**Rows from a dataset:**
=-=-=-=-=
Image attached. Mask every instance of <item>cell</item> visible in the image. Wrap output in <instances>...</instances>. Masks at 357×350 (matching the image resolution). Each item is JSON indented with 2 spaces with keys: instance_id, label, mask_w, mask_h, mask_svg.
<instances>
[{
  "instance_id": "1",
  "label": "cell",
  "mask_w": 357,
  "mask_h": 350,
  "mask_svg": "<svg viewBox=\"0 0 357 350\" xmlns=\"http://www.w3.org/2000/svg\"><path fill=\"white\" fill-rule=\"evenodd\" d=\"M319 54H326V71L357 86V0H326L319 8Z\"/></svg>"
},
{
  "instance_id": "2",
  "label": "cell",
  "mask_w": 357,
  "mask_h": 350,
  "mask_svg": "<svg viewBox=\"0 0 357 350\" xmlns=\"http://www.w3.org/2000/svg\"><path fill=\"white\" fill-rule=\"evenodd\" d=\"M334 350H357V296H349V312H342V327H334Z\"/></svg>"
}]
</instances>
=-=-=-=-=
**Direction:** Copy every row above line for line, leaving each character unchanged.

**Output of the task:**
Image attached. Mask every instance of <item>cell</item> visible in the image. Wrap output in <instances>...</instances>. Masks at 357×350 (matching the image resolution). Each item is JSON indented with 2 spaces with keys: instance_id, label, mask_w, mask_h, mask_svg.
<instances>
[{
  "instance_id": "1",
  "label": "cell",
  "mask_w": 357,
  "mask_h": 350,
  "mask_svg": "<svg viewBox=\"0 0 357 350\" xmlns=\"http://www.w3.org/2000/svg\"><path fill=\"white\" fill-rule=\"evenodd\" d=\"M319 54H326V71L357 86V0H326L319 8Z\"/></svg>"
},
{
  "instance_id": "2",
  "label": "cell",
  "mask_w": 357,
  "mask_h": 350,
  "mask_svg": "<svg viewBox=\"0 0 357 350\" xmlns=\"http://www.w3.org/2000/svg\"><path fill=\"white\" fill-rule=\"evenodd\" d=\"M334 350H357V296H349V312H342V327H334Z\"/></svg>"
}]
</instances>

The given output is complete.